A Flutter mobile app that helps people make safer food choices based on their health conditions. Users scan a product's barcode, and the app combines the product's ingredients with the user's chronic conditions to tell them — with the help of generative AI — whether the product is suitable for them, along with a short explanation.
🔌 Backend (ASP.NET Core API): FoodForHealthAPI
- Account & session — register and log in with a phone number; the JWT returned by the API is stored securely and decoded to keep the user signed in across launches.
- Health profile — users record physical information (height, weight, gender, birth date) and their chronic conditions.
- Barcode scanning — scan any product barcode with the device camera.
- AI food evaluation — the scanned product's ingredients and the user's conditions are sent to Google's Gemini model, which returns a clear suitable / not-suitable verdict and a short health note.
- AI chat — a built-in assistant for general nutrition and health questions.
- Flutter (Dart, SDK 3.6+)
- flutter_bloc — Cubit-based state management
- google_generative_ai — Gemini integration for evaluation and chat
- qr_code_scanner — barcode/QR scanning
- http — REST communication with the backend
- flutter_secure_storage + jwt_decoder — secure token storage and session handling
- convex_bottom_bar, quickalert, flutter_markdown, font_awesome_flutter, intl — UI and formatting
The project follows a feature-first structure with a shared core layer, and uses the
Cubit pattern (view / view_model separation) for state management.
lib/
├── core/ # Shared building blocks
│ ├── constants/ # API config, colors, prompts, app info
│ ├── general_functions/ # Reusable helpers
│ ├── general_widgets/ # Shared widgets, validators, storage/JWT helpers
│ └── models/ # Data models
└── features/ # Self-contained features
├── splash/
├── login/
├── register/
├── bottom_nav_bar/
├── barcode_scan/
├── food_evaluation/ # view + view_model (Cubit) + state
├── chat_with_ai/
└── profile/
Each feature keeps its UI (view) separate from its logic (view_model), and screens that
have non-trivial state expose a Cubit with an explicit state class.

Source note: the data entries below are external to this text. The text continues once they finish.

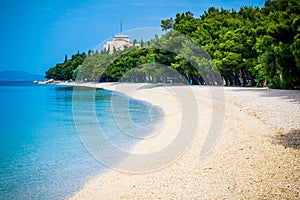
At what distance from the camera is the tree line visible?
2038cm

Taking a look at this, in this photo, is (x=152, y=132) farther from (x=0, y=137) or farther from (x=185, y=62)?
(x=185, y=62)

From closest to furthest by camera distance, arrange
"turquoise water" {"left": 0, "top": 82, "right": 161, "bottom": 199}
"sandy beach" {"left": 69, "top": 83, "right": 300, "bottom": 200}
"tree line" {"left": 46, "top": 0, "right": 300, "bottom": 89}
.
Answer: "sandy beach" {"left": 69, "top": 83, "right": 300, "bottom": 200} < "turquoise water" {"left": 0, "top": 82, "right": 161, "bottom": 199} < "tree line" {"left": 46, "top": 0, "right": 300, "bottom": 89}

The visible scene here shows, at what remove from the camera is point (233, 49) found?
29.2m

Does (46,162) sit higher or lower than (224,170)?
lower

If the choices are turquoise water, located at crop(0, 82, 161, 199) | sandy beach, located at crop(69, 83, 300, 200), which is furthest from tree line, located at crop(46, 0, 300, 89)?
sandy beach, located at crop(69, 83, 300, 200)

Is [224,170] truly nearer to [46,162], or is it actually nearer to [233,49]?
[46,162]

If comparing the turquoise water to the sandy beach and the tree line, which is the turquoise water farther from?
the tree line

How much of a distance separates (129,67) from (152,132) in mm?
49752

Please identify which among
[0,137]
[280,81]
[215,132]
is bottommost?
[0,137]

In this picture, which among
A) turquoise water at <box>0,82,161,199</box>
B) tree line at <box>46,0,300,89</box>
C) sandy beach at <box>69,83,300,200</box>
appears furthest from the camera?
tree line at <box>46,0,300,89</box>

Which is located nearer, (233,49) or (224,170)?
(224,170)

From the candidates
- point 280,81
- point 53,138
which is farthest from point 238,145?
point 280,81

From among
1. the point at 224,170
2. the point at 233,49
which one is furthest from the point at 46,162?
the point at 233,49

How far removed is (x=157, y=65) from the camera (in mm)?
47594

- Feature-first structure — each screen is a self-contained feature with its own view, view-model and state, which keeps the codebase easy to navigate and extend.
- Single networking layer — all REST calls go through one
ApiService(core/services) that centralizes the base URL, JSON headers, the JWT bearer token and a shared timeout, so feature view-models stay focused on their own logic instead of repeating HTTP wiring. - Reusable widgets — shared UI pieces (text fields, validators, buttons, cards, alerts)
live in
core/general_widgetsand are composed across features to avoid duplication. - Predictable state — Cubits emit explicit loading / loaded / error states, giving the UI a single source of truth to react to.
- Secure session handling — the JWT and cached user are stored with
flutter_secure_storage, and the token is attached automatically to every authenticated request.
| Login | Register | Barcode scan | Profile |
|---|---|---|---|
![]() |
![]() |
![]() |
![]() |
| Suitable product | Unsuitable product | Chat with AI |
|---|---|---|
![]() |
![]() |
![]() |
- Flutter SDK (3.6 or newer)
- A running instance of the Food For Health API
- A Google AI Studio API key for the Gemini features
Open lib/core/constants/api_constants.dart and set the two values:
// API base URL.
// - Android emulator: http://10.0.2.2:<port>
// - iOS simulator: http://localhost:<port>
// - Physical device: http://<your-computer-LAN-IP>:<port>
static const String apiBaseUrl = "http://10.0.2.2:5016";
// Your Google AI Studio (Gemini) API key.
static const String geminiAPIKey = "";Android blocks plain HTTP (cleartext) traffic by default. For local development against an HTTP API,
usesCleartextTrafficis enabled in the Android manifest.
flutter pub get
flutter runReleased under the MIT License.